This is our mindset, however mindsets must change when they no longer serve us..

The most important thing about a growth mindset is that it is malleable. We can practice it. We can train ourselves, and the people around us, to treat critique as feedback, not judgment. To see the gap between where we are and where we want to be, and say the thing that closes the gap.

Prime Minister Carney has said Canada must stop keeping the signs in our windows and start being pragmatic about what is and is not working. That is what saying the thing really means. Taking down the signs. Naming what is broken, honestly, so it can be fixed.

Build Canada has spent 18 months saying the thing — on productivity, on immigration levels, on tax competitiveness, on capital outflow. Our community does not collectively agree with every memo we publish, and our critics have publicly voiced their objections. But that is the point. The conversation is happening because we chose to say the hard thing others refused to name.

Three things every Canadian can do right now

We do not need a new commission. We do not need a consultation process. In order to effectively tackle hard problems from company meetings to the Canadian cabinet, we need three habits to become the default:

1. Say it now. Not after the decision. Not in the hallway afterwards. Not in a follow-up email to your ally. In the room, while the decision is still being made.

2. Say it succinctly. One or two sentences, not a ten-minute preamble. Brevity forces clarity. It also forces courage. You cannot hide a hard truth inside a paragraph that apologizes for itself.

3. Say it about the thing, not the person. This is the rule that keeps saying the thing from becoming attacking the person. Critique is about the plan, the data, the proposal, not the individual proposing it. This is the rule that makes it safe for more people to do it.

Imagine what this unlocks. The marketing meeting where someone finally says the campaign is off. The board where a director flags the governance risk before it becomes a scandal. The hospital where a resident tells the head doctor the protocol is hurting patients. The cabinet where a minister tells the Prime Minister the policy will not survive contact with reality. Each one of those is the beginning of fixing something.

Speaking hard truths is not free.

It can cost jobs, relationships, and political capital. We understand that. But the cost of silence is higher, and it is often paid by people who had no say in the room where the problem went unnamed.

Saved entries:
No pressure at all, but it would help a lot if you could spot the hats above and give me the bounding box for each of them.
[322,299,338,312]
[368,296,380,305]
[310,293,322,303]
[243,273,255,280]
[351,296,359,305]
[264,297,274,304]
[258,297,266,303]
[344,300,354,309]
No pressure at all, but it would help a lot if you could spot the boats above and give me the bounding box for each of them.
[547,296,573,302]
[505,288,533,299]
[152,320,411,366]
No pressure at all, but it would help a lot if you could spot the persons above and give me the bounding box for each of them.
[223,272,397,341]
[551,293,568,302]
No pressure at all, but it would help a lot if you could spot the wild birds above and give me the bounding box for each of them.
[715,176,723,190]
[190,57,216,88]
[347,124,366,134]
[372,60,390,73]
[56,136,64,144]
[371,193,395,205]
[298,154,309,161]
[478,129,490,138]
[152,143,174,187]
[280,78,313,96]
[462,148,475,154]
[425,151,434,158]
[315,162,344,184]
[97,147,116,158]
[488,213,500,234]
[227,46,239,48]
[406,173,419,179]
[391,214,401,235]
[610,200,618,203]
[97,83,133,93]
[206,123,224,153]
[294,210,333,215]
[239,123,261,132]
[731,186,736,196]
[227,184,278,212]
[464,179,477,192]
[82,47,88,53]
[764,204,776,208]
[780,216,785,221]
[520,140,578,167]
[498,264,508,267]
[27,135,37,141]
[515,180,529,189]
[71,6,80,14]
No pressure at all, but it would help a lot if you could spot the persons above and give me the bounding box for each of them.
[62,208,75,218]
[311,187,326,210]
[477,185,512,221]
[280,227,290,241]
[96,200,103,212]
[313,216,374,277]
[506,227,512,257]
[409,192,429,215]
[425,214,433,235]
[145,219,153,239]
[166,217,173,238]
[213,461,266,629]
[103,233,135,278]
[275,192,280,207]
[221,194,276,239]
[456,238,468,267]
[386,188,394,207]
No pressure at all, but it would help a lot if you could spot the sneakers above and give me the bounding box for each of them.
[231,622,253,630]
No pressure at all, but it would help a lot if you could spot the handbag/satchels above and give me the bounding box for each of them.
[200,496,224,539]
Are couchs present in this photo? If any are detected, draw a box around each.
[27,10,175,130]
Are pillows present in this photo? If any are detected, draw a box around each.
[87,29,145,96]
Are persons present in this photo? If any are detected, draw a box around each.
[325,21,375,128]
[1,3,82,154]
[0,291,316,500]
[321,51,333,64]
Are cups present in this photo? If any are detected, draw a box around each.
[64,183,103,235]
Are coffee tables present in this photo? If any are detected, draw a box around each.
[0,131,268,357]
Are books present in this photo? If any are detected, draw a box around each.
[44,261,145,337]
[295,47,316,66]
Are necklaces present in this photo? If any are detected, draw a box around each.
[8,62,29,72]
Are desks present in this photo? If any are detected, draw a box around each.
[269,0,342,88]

TASK INSTRUCTIONS:
(1) Answer these questions about the essay on speaking hard truths:
(a) For how many months has Build Canada been saying the thing?
(b) What two things does the second habit say brevity forces?
(c) What three costs of speaking hard truths does the essay list?
(2) From the essay on speaking hard truths, extract the passage between "Three things every" and "people to do it.", inclusive.
(3) Continue the essay on speaking hard truths, picking up after its final sentence.

SOLVED TASKS:
(1)
(a) 18 months
(b) Clarity and courage
(c) Jobs, relationships, and political capital

(2)
Three things every Canadian can do right now

We do not need a new commission. We do not need a consultation process. In order to effectively tackle hard problems from company meetings to the Canadian cabinet, we need three habits to become the default:

1. Say it now. Not after the decision. Not in the hallway afterwards. Not in a follow-up email to your ally. In the room, while the decision is still being made.

2. Say it succinctly. One or two sentences, not a ten-minute preamble. Brevity forces clarity. It also forces courage. You cannot hide a hard truth inside a paragraph that apologizes for itself.

3. Say it about the thing, not the person. This is the rule that keeps saying the thing from becoming attacking the person. Critique is about the plan, the data, the proposal, not the individual proposing it. This is the rule that makes it safe for more people to do it.

(3)
Each week a bad plan goes unchallenged is a week wasted. Each reform delayed by polite consultation is a vote for another decade of the status quo. Each underperforming program nobody names is a budget line that persists. Without honest feedback, we individually and collectively fail to progress. The cost of politeness is not zero. It compounds.

Canada has done this before.

Paul Martin, in the 1995 budget, named what previous governments had allowed to grow — a deficit that was devouring the country's future. His line, "come hell or high water," defined a decade of fiscal discipline that addressed an existential crisis. He did not consult his way to it. He faced difficulty with honesty.

Or consider Sheila Fraser. In 2004, Canada's Auditor General reported on the federal sponsorship program in language no one in Ottawa wanted to read: the government "broke every rule in the book." She was a civil servant doing the job civil servants are supposed to do — naming what was true, even when the consequences for her superiors, her own department, and the governing party were significant. Her report triggered an inquiry, reshaped federal procurement oversight, and became a durable reminder of what public accountability looks like when someone refuses to stay quiet.

We must do it again. The world is not politely waiting for us to complete another consultation or reach consensus on hard choices. Competitor economies are executing at speed, not because they are more talented or better resourced, but because they are willing to address the hard reality, decide, and act. We are talented enough. We are resourced enough. What is missing is the courage of every citizen to say the thing. 

Say it now. Say it succinctly. Say it about the thing, not the person.

Start in the next meeting you walk into.